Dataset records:
_ _ _ _ _ _ _
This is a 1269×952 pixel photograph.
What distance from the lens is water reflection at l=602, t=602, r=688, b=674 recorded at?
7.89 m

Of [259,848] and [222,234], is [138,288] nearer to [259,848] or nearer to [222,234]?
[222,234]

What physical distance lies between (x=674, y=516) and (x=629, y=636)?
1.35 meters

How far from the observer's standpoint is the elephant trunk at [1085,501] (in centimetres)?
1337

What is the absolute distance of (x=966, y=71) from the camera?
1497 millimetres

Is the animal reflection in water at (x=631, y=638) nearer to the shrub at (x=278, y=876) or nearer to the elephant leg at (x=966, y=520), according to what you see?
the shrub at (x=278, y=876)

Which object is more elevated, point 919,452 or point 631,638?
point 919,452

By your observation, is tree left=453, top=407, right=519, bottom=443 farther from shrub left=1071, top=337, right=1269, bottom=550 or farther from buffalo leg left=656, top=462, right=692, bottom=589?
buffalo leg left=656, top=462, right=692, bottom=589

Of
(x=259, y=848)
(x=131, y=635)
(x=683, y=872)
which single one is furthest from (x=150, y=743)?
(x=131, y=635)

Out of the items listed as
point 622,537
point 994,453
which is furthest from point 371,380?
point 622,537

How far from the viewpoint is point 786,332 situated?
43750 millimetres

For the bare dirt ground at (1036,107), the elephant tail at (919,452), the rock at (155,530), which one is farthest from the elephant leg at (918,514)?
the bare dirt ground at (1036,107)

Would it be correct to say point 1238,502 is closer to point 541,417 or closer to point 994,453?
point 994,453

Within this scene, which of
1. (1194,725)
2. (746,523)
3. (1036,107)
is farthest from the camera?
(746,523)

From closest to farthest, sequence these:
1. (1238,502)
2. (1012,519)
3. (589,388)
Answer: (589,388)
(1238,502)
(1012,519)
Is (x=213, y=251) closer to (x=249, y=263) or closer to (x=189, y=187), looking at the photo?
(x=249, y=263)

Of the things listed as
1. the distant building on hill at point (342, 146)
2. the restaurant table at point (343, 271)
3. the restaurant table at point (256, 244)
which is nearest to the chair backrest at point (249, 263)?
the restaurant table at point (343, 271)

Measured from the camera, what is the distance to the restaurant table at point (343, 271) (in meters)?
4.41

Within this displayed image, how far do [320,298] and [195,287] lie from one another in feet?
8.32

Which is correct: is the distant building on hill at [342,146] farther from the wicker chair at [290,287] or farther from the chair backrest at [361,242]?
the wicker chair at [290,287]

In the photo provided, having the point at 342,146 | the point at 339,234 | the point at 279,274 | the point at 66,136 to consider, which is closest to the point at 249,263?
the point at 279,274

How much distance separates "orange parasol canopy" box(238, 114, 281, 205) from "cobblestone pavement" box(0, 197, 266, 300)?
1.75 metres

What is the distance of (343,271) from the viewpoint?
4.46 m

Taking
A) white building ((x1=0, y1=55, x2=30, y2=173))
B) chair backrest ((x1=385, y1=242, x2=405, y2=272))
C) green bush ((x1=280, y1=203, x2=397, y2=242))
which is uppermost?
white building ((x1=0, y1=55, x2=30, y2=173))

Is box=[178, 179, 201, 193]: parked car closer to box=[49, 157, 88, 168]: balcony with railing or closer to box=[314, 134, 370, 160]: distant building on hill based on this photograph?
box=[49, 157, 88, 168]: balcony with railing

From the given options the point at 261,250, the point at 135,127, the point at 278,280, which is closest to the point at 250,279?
_ _ _ _ _ _ _
> WHAT TO WORK ON
Please copy the records again, requests included, starting with the first line and going on through the line with "1497 millimetres". In the answers only, multiply every distance and coordinate by 2.45, rounding each to the decimal places it had and rounding halves up.

> TASK SOLUTION
This is a 1269×952 pixel photograph.
What distance from the lens is water reflection at l=602, t=602, r=688, b=674 recorded at?
19.33 m

Of [259,848] and [222,234], is [138,288] nearer to [259,848] or nearer to [222,234]?
[544,573]

What physical distance lies between (x=674, y=516) and (x=629, y=636)?
3.31 meters

How far from the observer's standpoint is the elephant trunk at [1085,501] (in centimetres)?
3276

What is the absolute distance of (x=966, y=71) from the camera?
3668 millimetres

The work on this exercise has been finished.